A recent issue of the Royal Statistical Society magazine “Significance” had an interesting article about the human tendency to be over-confident and the authors conclude “At the very least it is important for decision-makers to be aware that people are prone to overconfidence, and that to assume one is not is to unwittingly fall prey to the bias” [1]. From my experience of reviewing medical research articles, I find authors to be very over-confident of the strength of evidence provided by their research. This applies to randomised trials but especially to observational research.

In the same issue of Significance, on page 19 “Dr. Fisher” effectively notes this as well, though he describes his change in perspective when moving from author to referee. Being honest, I think it likely that I have been over-confident in my own research or opinion, but I like to think that in my mature years I have become more realistic both as author and as referee!

OMOP is an empirically-based project to find good methods for detecting possible new adverse effects of medicines using databases from healthcare organisations. The US Congress has required that the FDA has available 100 million people’s data for post-marketing surveillance. This very idea may show over-confidence in believing that having the data available will mean that real effects will be detected reliably.

Overall the papers in this issue show clearly that there is considerable variation in the measures of association between drugs and adverse events. This is true both for those associations believed to be real adverse drug reactions and those believed to be coincidental. There are some problems in being sure of a gold standard, and this is acknowledged in these papers, but even with such issues it is clear that variability is much greater than is captured by a confidence interval or significance test. This has been well known for a long time and the excellent article by Maclure and Schneeweiss [2] sets out 11 domains that can lead to bias (and hence variability beyond sampling error). The first eight relate to the data and methods while the last three occur after the results are set out. Greenland suggests that such multiple biases can and should be modelled in a Bayesian framework [3].

The papers here are an empirical demonstration that variability in results in this context will occur, depending on:

  1. 1.

    The database used

  2. 2.

    The design

  3. 3.

    Parameters of the design such as “risk windows”

  4. 4.

    Statistical method used, though this is mainly related to the design

Some of the findings are not surprising therefore, but perhaps the magnitude of the variability is greater than many would expect.

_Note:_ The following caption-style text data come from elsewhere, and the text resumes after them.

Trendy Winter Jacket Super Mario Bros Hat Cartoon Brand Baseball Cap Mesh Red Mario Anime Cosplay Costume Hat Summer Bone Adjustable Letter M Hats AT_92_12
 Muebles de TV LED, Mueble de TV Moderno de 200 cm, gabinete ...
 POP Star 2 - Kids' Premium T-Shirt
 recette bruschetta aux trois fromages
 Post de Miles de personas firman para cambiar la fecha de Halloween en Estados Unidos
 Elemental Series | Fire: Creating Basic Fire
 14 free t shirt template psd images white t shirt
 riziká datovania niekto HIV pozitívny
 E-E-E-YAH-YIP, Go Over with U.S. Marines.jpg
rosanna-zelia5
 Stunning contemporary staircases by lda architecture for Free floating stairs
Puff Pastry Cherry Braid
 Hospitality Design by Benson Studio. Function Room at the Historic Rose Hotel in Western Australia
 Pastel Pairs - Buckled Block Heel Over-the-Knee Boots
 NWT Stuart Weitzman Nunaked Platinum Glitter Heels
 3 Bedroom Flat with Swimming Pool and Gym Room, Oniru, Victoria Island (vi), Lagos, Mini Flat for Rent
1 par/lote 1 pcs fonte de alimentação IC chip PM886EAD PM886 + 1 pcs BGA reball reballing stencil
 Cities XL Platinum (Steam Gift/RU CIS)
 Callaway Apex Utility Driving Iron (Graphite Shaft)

It is also clear that what the authors describe as “self-controlled” methods tend to have a higher predictive accuracy than those that rely solely on between-patient comparisons. Again, this is not really surprising, since, where self-controlled methods’ assumptions are met, then their control of unmeasured but fixed (over time) confounders is always better than other methods. Perhaps this shows that the assumptions may not be as important as control of confounding.

What is also clear is that no single method with particular design parameters performs uniformly better than others. It also seems that different adverse events may need different approaches, again not really surprising when one considers the different pharmacology and biology involved.

What is remarkable about the OMOP project is the total transparency. The library of methods, the ability to exactly reproduce the results is, I think, unique in epidemiological or drug safety research. Critics, and there will be some, have the opportunity to show where there are errors in the results. However, the critics may have stronger grounds in questioning some of the interpretations.

Schneeweiss et al. [4] have shown that restriction in database studies may obtain more reliable, in the sense of being more similar to randomised trial, results. While there are some messages for pharmacoepidemiology in general, these may be more limited than the first paper in the series suggests. Maclure and Schneeweiss [2] note that their paper “can also be misused by pessimists who believe epidemiologic evidence is hopelessly biased”. In quoting Young the authors (Overhage et al. [5]) seem to align themselves with such pessimism. I cannot agree. Golder et al. [6] have shown that carefully conducted observational studies of adverse effects are more similar to randomised evidence than they expected. Rawlins [7] has also argued from a decision-maker’s perspective that epidemiology has a major contribution.

The messages for scanning databases without prior hypotheses (signal detection or generation), are more clear. It is not as easy as some of us supposed [8] the demise of spontaneous reporting (“yellow cards” in the UK) is not yet here. The overall conclusions of Gagne et al. [9] have not really been overturned, and the final conclusion of a key paper in this series (Ryan et al. [10]), comparing the performance of methods, is that “Observational healthcare data can inform risk identification of medical product effects on acute liver injury, acute myocardial infarction, acute renal failure and gastrointestinal bleeding.” This shows total pessimism and over-confidence are both wrong. In some senses a similar conclusion, that no single method performs uniformly better and none is really excellent at distinguishing real from false effects, has been reached by a totally independent evaluation of some different methods in a UK General Practice Database [11]. We are not there yet, with the solution to problems of drug safety, but we are moving in the right direction.